# GIVEN INSTRUCTION
Reproduce the lines below, substituting "padded bench" for every occurrence of "cushioned bench" and keeping everything else the same.
— START OF EXERCISE MATERIAL —
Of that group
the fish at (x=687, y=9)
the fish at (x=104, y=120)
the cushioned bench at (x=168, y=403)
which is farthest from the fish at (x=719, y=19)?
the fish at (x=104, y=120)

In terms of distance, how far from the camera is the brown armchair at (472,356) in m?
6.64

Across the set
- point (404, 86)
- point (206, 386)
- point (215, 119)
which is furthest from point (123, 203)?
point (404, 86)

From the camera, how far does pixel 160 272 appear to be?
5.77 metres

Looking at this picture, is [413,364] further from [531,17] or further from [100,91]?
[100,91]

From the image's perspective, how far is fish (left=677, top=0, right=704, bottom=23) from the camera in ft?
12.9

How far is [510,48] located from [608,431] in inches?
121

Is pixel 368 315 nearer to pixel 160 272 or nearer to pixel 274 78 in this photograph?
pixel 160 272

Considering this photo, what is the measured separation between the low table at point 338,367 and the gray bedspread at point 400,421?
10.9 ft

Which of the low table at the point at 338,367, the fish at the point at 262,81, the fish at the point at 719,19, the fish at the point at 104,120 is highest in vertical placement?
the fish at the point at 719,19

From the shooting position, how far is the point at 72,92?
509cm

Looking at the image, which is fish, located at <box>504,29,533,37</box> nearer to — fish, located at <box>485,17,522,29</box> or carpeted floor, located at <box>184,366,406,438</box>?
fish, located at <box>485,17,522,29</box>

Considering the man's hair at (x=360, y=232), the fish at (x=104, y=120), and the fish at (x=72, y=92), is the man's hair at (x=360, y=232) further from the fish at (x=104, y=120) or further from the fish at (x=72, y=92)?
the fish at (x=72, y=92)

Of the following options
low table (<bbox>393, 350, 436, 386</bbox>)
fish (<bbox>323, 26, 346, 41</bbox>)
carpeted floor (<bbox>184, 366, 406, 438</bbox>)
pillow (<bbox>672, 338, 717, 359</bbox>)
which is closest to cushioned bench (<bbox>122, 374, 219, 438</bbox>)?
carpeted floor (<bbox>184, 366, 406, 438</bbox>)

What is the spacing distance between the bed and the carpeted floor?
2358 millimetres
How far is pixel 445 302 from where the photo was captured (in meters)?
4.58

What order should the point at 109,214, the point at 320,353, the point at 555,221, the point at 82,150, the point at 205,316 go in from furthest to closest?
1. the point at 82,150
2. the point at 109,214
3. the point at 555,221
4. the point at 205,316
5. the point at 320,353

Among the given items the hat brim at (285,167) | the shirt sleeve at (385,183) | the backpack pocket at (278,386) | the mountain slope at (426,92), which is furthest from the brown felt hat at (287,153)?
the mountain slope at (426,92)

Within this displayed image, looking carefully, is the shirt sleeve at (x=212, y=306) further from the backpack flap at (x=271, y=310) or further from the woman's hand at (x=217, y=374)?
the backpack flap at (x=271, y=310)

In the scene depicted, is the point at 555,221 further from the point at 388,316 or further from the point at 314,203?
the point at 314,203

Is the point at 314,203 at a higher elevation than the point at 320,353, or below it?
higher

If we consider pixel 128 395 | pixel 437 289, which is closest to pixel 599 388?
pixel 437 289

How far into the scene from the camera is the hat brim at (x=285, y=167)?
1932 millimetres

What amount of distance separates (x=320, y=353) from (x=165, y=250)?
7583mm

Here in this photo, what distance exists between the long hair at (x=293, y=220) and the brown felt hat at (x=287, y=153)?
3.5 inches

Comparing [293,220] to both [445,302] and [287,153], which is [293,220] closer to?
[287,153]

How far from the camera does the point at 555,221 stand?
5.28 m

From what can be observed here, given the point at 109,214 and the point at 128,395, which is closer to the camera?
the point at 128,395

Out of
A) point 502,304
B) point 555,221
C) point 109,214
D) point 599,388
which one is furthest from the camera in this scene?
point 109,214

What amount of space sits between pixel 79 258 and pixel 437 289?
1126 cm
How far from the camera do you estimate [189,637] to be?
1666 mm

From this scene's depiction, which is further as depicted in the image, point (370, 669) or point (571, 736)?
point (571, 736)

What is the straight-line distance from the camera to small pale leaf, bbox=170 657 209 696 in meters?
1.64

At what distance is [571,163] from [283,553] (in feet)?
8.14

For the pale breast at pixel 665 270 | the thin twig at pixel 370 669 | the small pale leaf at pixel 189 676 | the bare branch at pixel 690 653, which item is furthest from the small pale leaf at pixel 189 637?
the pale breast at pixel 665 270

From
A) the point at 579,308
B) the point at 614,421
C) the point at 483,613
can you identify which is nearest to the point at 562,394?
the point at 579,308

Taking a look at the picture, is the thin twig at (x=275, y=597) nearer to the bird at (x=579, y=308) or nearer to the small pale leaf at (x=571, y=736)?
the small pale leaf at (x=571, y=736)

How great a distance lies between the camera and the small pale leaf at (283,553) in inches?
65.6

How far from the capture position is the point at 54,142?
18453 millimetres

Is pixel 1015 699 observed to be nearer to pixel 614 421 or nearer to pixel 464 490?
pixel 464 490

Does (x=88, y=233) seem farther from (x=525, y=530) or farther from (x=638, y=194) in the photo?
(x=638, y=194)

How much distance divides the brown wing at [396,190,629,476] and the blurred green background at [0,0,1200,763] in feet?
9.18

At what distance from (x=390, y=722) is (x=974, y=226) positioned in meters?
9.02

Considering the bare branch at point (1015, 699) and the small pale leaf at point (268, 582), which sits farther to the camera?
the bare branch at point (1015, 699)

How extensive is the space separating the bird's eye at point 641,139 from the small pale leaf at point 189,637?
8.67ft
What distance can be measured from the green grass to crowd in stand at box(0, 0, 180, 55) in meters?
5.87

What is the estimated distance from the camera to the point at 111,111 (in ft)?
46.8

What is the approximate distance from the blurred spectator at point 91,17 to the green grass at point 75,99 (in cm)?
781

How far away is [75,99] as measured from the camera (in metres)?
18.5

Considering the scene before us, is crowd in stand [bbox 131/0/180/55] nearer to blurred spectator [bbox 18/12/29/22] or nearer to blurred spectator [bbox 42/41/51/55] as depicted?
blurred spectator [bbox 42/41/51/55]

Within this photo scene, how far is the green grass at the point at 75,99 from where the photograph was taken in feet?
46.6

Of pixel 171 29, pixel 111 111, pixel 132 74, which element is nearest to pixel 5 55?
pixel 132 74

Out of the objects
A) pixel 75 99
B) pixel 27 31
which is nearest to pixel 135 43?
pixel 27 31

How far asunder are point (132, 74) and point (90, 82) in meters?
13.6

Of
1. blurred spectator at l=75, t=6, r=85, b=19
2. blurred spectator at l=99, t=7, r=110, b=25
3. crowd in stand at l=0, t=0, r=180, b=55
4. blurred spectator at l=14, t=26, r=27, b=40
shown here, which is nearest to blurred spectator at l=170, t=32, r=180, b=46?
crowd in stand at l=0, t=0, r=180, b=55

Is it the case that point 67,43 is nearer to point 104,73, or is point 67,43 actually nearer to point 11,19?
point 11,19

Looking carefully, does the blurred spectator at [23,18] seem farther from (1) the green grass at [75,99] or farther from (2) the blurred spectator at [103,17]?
— END OF EXERCISE MATERIAL —
# REPLY
Of that group
the fish at (x=687, y=9)
the fish at (x=104, y=120)
the padded bench at (x=168, y=403)
which is farthest from the fish at (x=719, y=19)?
the fish at (x=104, y=120)

In terms of distance, how far from the camera is the brown armchair at (472,356) in m?
6.64

Across the set
- point (404, 86)
- point (206, 386)
- point (215, 119)
which is furthest from point (123, 203)?
point (404, 86)

From the camera, how far does pixel 160 272 appear to be?
5.77 metres

Looking at this picture, is [413,364] further from [531,17] or further from [100,91]?
[100,91]

From the image's perspective, how far is fish (left=677, top=0, right=704, bottom=23) from the camera in ft?
12.9

How far is [510,48] located from [608,431] in inches?
121

Is pixel 368 315 nearer to pixel 160 272 or nearer to pixel 274 78 in this photograph?
pixel 160 272

Considering this photo, what is the measured separation between the low table at point 338,367 and the gray bedspread at point 400,421?
10.9 ft

Which of the low table at the point at 338,367, the fish at the point at 262,81, the fish at the point at 719,19, the fish at the point at 104,120 is highest in vertical placement?
the fish at the point at 719,19

From the shooting position, how far is the point at 72,92?
509cm

Looking at the image, which is fish, located at <box>504,29,533,37</box> nearer to — fish, located at <box>485,17,522,29</box> or carpeted floor, located at <box>184,366,406,438</box>?
fish, located at <box>485,17,522,29</box>

Considering the man's hair at (x=360, y=232), the fish at (x=104, y=120), and the fish at (x=72, y=92), is the man's hair at (x=360, y=232) further from the fish at (x=104, y=120) or further from the fish at (x=72, y=92)?
the fish at (x=72, y=92)

Of the following options
low table (<bbox>393, 350, 436, 386</bbox>)
fish (<bbox>323, 26, 346, 41</bbox>)
carpeted floor (<bbox>184, 366, 406, 438</bbox>)
pillow (<bbox>672, 338, 717, 359</bbox>)
which is closest to padded bench (<bbox>122, 374, 219, 438</bbox>)?
carpeted floor (<bbox>184, 366, 406, 438</bbox>)

What is the spacing distance between the bed and the carpeted floor?
2358 millimetres
How far is pixel 445 302 from where the photo was captured (in meters)?
4.58

What order should the point at 109,214, the point at 320,353, the point at 555,221, the point at 82,150, the point at 205,316 go in from furthest to closest?
1. the point at 82,150
2. the point at 109,214
3. the point at 555,221
4. the point at 205,316
5. the point at 320,353

Among the given items the hat brim at (285,167) | the shirt sleeve at (385,183) | the backpack pocket at (278,386) | the mountain slope at (426,92), which is furthest from the brown felt hat at (287,153)?
the mountain slope at (426,92)

Within this displayed image, looking carefully, is the shirt sleeve at (x=212, y=306) further from the backpack flap at (x=271, y=310) or further from the woman's hand at (x=217, y=374)?
the backpack flap at (x=271, y=310)

In the scene depicted, is the point at 555,221 further from the point at 388,316 or further from the point at 314,203?
the point at 314,203

Is the point at 314,203 at a higher elevation than the point at 320,353, or below it?
higher

If we consider pixel 128 395 | pixel 437 289, which is closest to pixel 599 388?
pixel 437 289

How far into the scene from the camera is the hat brim at (x=285, y=167)?
1932 millimetres

What amount of distance separates (x=320, y=353) from (x=165, y=250)?
7583mm

Here in this photo, what distance exists between the long hair at (x=293, y=220) and the brown felt hat at (x=287, y=153)?
3.5 inches

Comparing [293,220] to both [445,302] and [287,153], which is [293,220] closer to?
[287,153]

How far from the camera does the point at 555,221 stand?
5.28 m

From what can be observed here, given the point at 109,214 and the point at 128,395, which is closer to the camera?
the point at 128,395

Out of
A) point 502,304
B) point 555,221
C) point 109,214
D) point 599,388
which one is furthest from the camera in this scene?
point 109,214

What amount of space sits between pixel 79 258 and pixel 437 289?
1126 cm
How far from the camera do you estimate [189,637] to be?
1666 mm

From this scene's depiction, which is further as depicted in the image, point (370, 669) or point (571, 736)?
point (571, 736)

What is the straight-line distance from the camera to small pale leaf, bbox=170 657 209 696 in meters?
1.64

At what distance is [571,163] from [283,553] (in feet)?
8.14

For the pale breast at pixel 665 270 | the thin twig at pixel 370 669 | the small pale leaf at pixel 189 676 | the bare branch at pixel 690 653, which item is furthest from the small pale leaf at pixel 189 637?
the pale breast at pixel 665 270

From
A) the point at 579,308
B) the point at 614,421
C) the point at 483,613
can you identify which is nearest to the point at 562,394?
the point at 579,308

Taking a look at the picture, is the thin twig at (x=275, y=597) nearer to the bird at (x=579, y=308) or nearer to the small pale leaf at (x=571, y=736)?
the small pale leaf at (x=571, y=736)

How great a distance lies between the camera and the small pale leaf at (283,553) in inches?
65.6

How far from the capture position is the point at 54,142?
18453 millimetres

Is pixel 1015 699 observed to be nearer to pixel 614 421 or nearer to pixel 464 490?
pixel 464 490

Does (x=88, y=233) seem farther from (x=525, y=530) or farther from (x=638, y=194) in the photo?
(x=638, y=194)

How much distance divides the brown wing at [396,190,629,476] and the blurred green background at [0,0,1200,763] in feet?
9.18

At what distance from (x=390, y=722) is (x=974, y=226) positioned in meters?
9.02

Considering the bare branch at point (1015, 699) and the small pale leaf at point (268, 582), which sits farther to the camera?
the bare branch at point (1015, 699)

How extensive is the space separating the bird's eye at point 641,139 from the small pale leaf at point 189,637?
8.67ft
What distance can be measured from the green grass to crowd in stand at box(0, 0, 180, 55) in meters?
5.87

What is the estimated distance from the camera to the point at 111,111 (in ft)?
46.8

What is the approximate distance from the blurred spectator at point 91,17 to the green grass at point 75,99 (in cm)?
781

How far away is [75,99] as measured from the camera (in metres)?
18.5

Considering the scene before us, is crowd in stand [bbox 131/0/180/55] nearer to blurred spectator [bbox 18/12/29/22] or nearer to blurred spectator [bbox 42/41/51/55] as depicted?
blurred spectator [bbox 42/41/51/55]

Within this photo scene, how far is the green grass at the point at 75,99 from where the photograph was taken in feet?
46.6

Of pixel 171 29, pixel 111 111, pixel 132 74, which element is nearest to pixel 5 55?
pixel 132 74

Out of the objects
A) pixel 75 99
B) pixel 27 31
which is nearest to pixel 135 43?
pixel 27 31

How far asunder are point (132, 74) and point (90, 82) in meters?
13.6

Of
1. blurred spectator at l=75, t=6, r=85, b=19
2. blurred spectator at l=99, t=7, r=110, b=25
3. crowd in stand at l=0, t=0, r=180, b=55
4. blurred spectator at l=14, t=26, r=27, b=40
shown here, which is nearest to blurred spectator at l=170, t=32, r=180, b=46?
crowd in stand at l=0, t=0, r=180, b=55

Is it the case that point 67,43 is nearer to point 104,73, or is point 67,43 actually nearer to point 11,19?
point 11,19

Looking carefully, does the blurred spectator at [23,18] seem farther from (1) the green grass at [75,99] or farther from (2) the blurred spectator at [103,17]?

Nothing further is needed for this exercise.